### TAREA ESCRITA 1
En el texto sobre el adiós, ¿qué ciudades podría iluminar gratis la energía que desprenden las despedidas en los aeropuertos, y durante cuánto tiempo?
### TAREA ESCRITA 2
Resume el texto sobre el adiós en dos oraciones.

### TEXTO PARA LEER
Soy
el primero en decir: me cuesta decir
adiós. Hay zonas en los aeropuertos donde si alguien juntase la energía que
desprenden los cuerpos cada vez que uno se despide de un ser querido,
iluminaría de manera gratuita un Buenos Aires o un Madrid durante varias
semanas seguidas. El adiós tiene naturalmente una connotación de dolor: desapego,
pérdida, inseguridad, vacío, reflexiones mutantes, etc. Dejar un sitio, un trabajo,
una relación, nos enfrenta cara a cara con nuestras fortalezas y nuestras
debilidades.
Entender
que las horas ya no avanzan a tiempo real, sea en el ámbito profesional como en
el personal, es el primer gran paso de valentía que tenemos que dar. Nuestro
orgullo cree que puede con todo, y se pone el disfraz de la negación y el
sombrero de la justificación y sale a la fiesta a celebrar, sabiendo
perfectamente que las luces ya están apagadas y que todos se han marchado hace tiempo.
Esperamos
siempre que el otro modifique conductas, se llame jefe, compañero, pareja,
amigo, etc, y en esa espera perdemos la visibilidad y nos cegamos, y dentro de
nuestra propia habitación nos golpeamos una y otra vez con las cuatro paredes.
Tenemos que saber ver el final, no siempre hay puerta de salida, no siempre las
cosas pueden modificarse, hay caminos que nos invitan al precipicio, por más
que demos vueltas y vueltas por la cornisa. Y nadie tomará la decisión por
nosotros, o si, y eso ya nos dejará
prácticamente sentenciados al vacío.

### DATOS

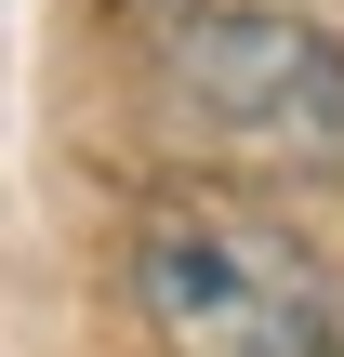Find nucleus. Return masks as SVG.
Segmentation results:
<instances>
[{"label":"nucleus","mask_w":344,"mask_h":357,"mask_svg":"<svg viewBox=\"0 0 344 357\" xmlns=\"http://www.w3.org/2000/svg\"><path fill=\"white\" fill-rule=\"evenodd\" d=\"M146 119L239 185H344V40L265 0H172L146 26Z\"/></svg>","instance_id":"1"},{"label":"nucleus","mask_w":344,"mask_h":357,"mask_svg":"<svg viewBox=\"0 0 344 357\" xmlns=\"http://www.w3.org/2000/svg\"><path fill=\"white\" fill-rule=\"evenodd\" d=\"M133 318L159 357H344V265L239 199H159L133 225Z\"/></svg>","instance_id":"2"}]
</instances>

### RESPUESTA DEL EJERCICIO 1
Un Buenos Aires o un Madrid, durante varias semanas seguidas.

### RESPUESTA DEL EJERCICIO 2
Despedirse duele porque implica desapego, pérdida, inseguridad y vacío, y dejar un sitio, un trabajo o una relación nos enfrenta con nuestras fortalezas y debilidades. Aceptar que algo ha terminado es el primer gran paso de valentía frente a un orgullo que recurre a la negación y la justificación, porque esperar que el otro cambie nos ciega y no siempre hay puerta de salida.